Nail: A practical tool for parsing and generating data formats (2014) [pdf] - ingve
https://www.usenix.org/system/files/conference/osdi14/osdi14-paper-bangert.pdf
======
_pmf_
I've always written non-generic code generators when dealing with a specific
protocols that havelots of special case packages and inter-dependencies
between different fields of a packet and the length and/or availability of
other fields.

With generic approaches, I've always run into some specific constraint that
could not be expressed declaratively, but I'll definitely look at this.

------
oever
Calligra uses this approach to parse most of the binary Microsoft Office
files. The grammar for this is quite daunting. This approach has the advantage
that there is clear separation between the content description and the parser
generator. The parser generator can be improved separately. In Calligra this
made it possible to work on speed and memory usage separately from the work of
figuring out the actual file format.

[https://quickgit.kde.org/?p=binschema.git&a=blob&f=src%2Fmso...](https://quickgit.kde.org/?p=binschema.git&a=blob&f=src%2Fmso.xml)

------
contingencies
The foremost issue with abstract code generation systems based on DSLs (domain
specific languages) often seems to be finding programmers (and project
managers) who are willing to invest the time learning the syntax and (often
obtuse/opaque) tooling. In this case, aside from the security benefits
(6.3/p13), the performance graphs at the end of this paper (NailDNS vs. Bind9;
6.4/p14) should be a great motivator.

That said, relevant quotes affirm this type of approach aligns well with
established wisdom:

 _The benefit of using [a formal specification language] is that it teaches
you to think rigorously, to think precisely, and the important point is the
precise thinking. So what you need to avoid at all costs is any language that
's all syntax and no semantics._ \- Leslie Lamport

 _One person 's data is another person's program._ \- Guy L. Steele, Jr.

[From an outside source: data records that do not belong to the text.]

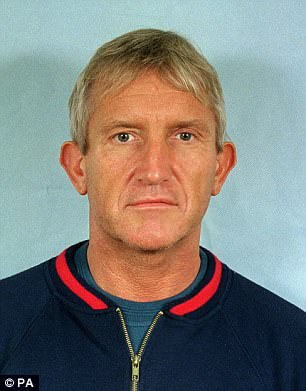 Murderer Kenneth Noyeis serving a life sentence for the 1996killing of 21-year-old Stephen Cameron on the M25 in Swanley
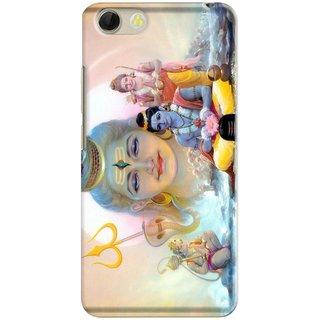 Premium Stuff Printed Back Case Cover For Panasonic P55 Novo Design 5445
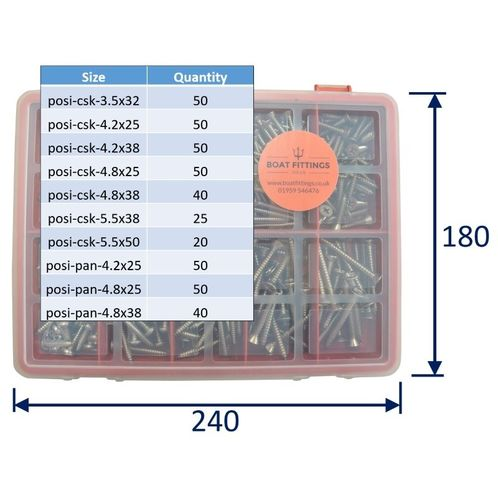 product image for Kit Box Of 316 Stainless Posi-Drive Self Tapping Screws: Larger Sizes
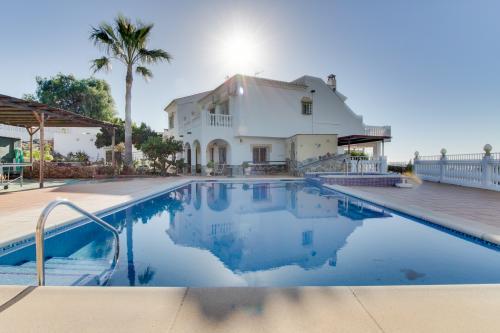 Villa Media Legua - Málaga, Spain Vacation Rental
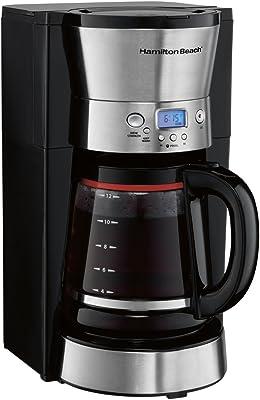 Hamilton Beach 46895 Cafetera Programable, negro-plata, 12 tazas
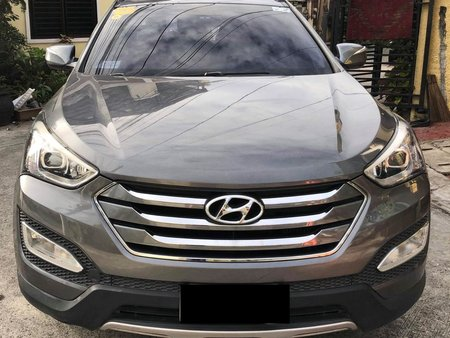 Hyundai Santa Fe 2014 AT  for sale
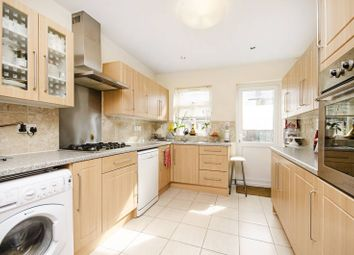 Thumbnail 4 bed terraced house for sale in Studley Road, Forest Gate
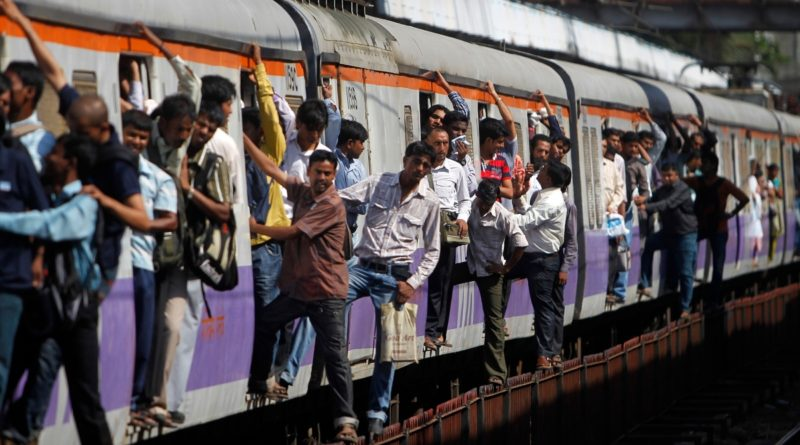 local trains in mumbai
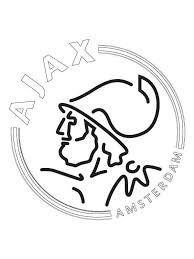 Kids N Fun Kleurplaat Voetbalclubs Nederland Ajax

 _Representation: Fold knowledge into data so program logic can be stupid and
robust._ \- Eric S. Raymond, The Art of Unix Programming (2003)

 _Data Design > Code Design_

 _Get your data structures correct first, and the rest of the program will
write itself._ \- David Jones

 _For 80 percent of all data sets, 95 percent of the information can be seen
in a good graph._ \- William S. Cleveland, Bell Labs

 _Less than 10 percent of the code has to do with the ostensible purpose of
the system; the rest deals with input-output, data validation, data structure
maintenance, and other housekeeping._ \- Mary Shaw, Carnegie-Mellon University

 _Pike 's 4th Rule: Fancy algorithms are buggier than simple ones, and they're
much harder to implement. Use simple algorithms as well as simple data
structures._ \- Rob Pike, Notes on C Programming (1989)

 _Pike 's 5th Rule: Data dominates. If you've chosen the right data structures
and organized things well, the algorithms will almost always be self-evident.
Data structures, not algorithms, are central to programming._ \- Rob Pike,
Notes on C Programming (1989)

... from my fortune clone ( _|grep data_ ) @
[https://github.com/globalcitizen/taoup](https://github.com/globalcitizen/taoup)
; I spoke at _Code Generation 2010_ (Cambridge, UK) but somewhat
controversially for that environment do not support UML.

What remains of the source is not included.